The United Kingdom is among the top 10 largest trading partners of the United States, accounting for about $100 billion in exports and imports so far in 2017. So the health of the British economy can have a significant impact for many U.S. businesses, both big and small. Good news: in 2018, things look like they’re going to be healthy for the British.
That’s the conclusion from a year-end survey conducted by a British manufacturer’s organization and the insurance firm AIG. The study found that 40 percent of those questioned were planning for growth this coming year while only 19 percent were expecting a downturn. The executives’ sentiments were buoyed by increased sales, job and profit numbers that were reported this past year. The weaker pound certainly didn’t hurt either. Many firms said they plan to spend invest in research and technologies to increase employee productivity in the near future.
“Manufacturers left 2017 in an upbeat mood and are set to outpace the rest of the economy again this year as the growth in global trade continues to gain momentum,” Stephen Phipson, the chief executive of the manufacturer’s organization said in a report from the Guardian. “That is not to say everything in the 2018 garden is rosy, however, as there are plenty of factors that could puncture this positive picture.

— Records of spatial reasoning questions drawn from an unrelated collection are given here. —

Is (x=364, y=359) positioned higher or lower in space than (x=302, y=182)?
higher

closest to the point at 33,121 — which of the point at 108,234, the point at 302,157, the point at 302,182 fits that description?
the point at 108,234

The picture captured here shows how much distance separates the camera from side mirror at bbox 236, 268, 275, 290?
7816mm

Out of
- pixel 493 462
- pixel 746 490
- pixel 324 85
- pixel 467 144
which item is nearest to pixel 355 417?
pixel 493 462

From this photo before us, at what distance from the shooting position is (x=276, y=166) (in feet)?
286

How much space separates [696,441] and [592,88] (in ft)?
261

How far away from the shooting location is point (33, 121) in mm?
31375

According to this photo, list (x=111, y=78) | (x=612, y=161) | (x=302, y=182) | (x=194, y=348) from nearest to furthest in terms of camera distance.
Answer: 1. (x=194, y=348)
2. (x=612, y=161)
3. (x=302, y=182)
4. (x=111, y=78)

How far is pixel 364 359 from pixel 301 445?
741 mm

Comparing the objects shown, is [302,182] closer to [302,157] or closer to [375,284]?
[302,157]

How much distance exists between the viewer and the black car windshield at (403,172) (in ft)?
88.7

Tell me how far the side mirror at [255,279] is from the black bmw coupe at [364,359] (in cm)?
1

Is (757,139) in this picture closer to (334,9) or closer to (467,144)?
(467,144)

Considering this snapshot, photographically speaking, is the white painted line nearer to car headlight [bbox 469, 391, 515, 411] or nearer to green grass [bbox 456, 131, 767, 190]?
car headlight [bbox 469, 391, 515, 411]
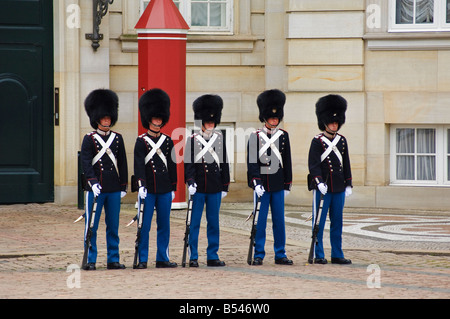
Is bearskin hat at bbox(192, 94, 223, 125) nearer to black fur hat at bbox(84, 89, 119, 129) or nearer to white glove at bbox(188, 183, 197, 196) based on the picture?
white glove at bbox(188, 183, 197, 196)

Phipson is, of course, talking about Brexit – Britain’s controversial plan to leave the European Union which he says has put the investment outlook on a “knife’s edge.” At the time of the survey (November, 2017) the first phase of exit negotiations had not been yet completed. And to be sure, British firms are definitely concerned about Brexit and its impact on the country’s economy, with a greater number of those surveyed (26 percent) foreseeing more risks than opportunities than was reported in the previous year.
Regardless, this is still good news for American businesses looking to do business in the U.K. But tread carefully: the risks for British companies surrounding Brexit – such as higher material costs, potential labor shortages and exchange rate volatility, remains high. Unfortunately, only a third of those firms surveyed had contingency plans in case there’s a “no deal” outcome.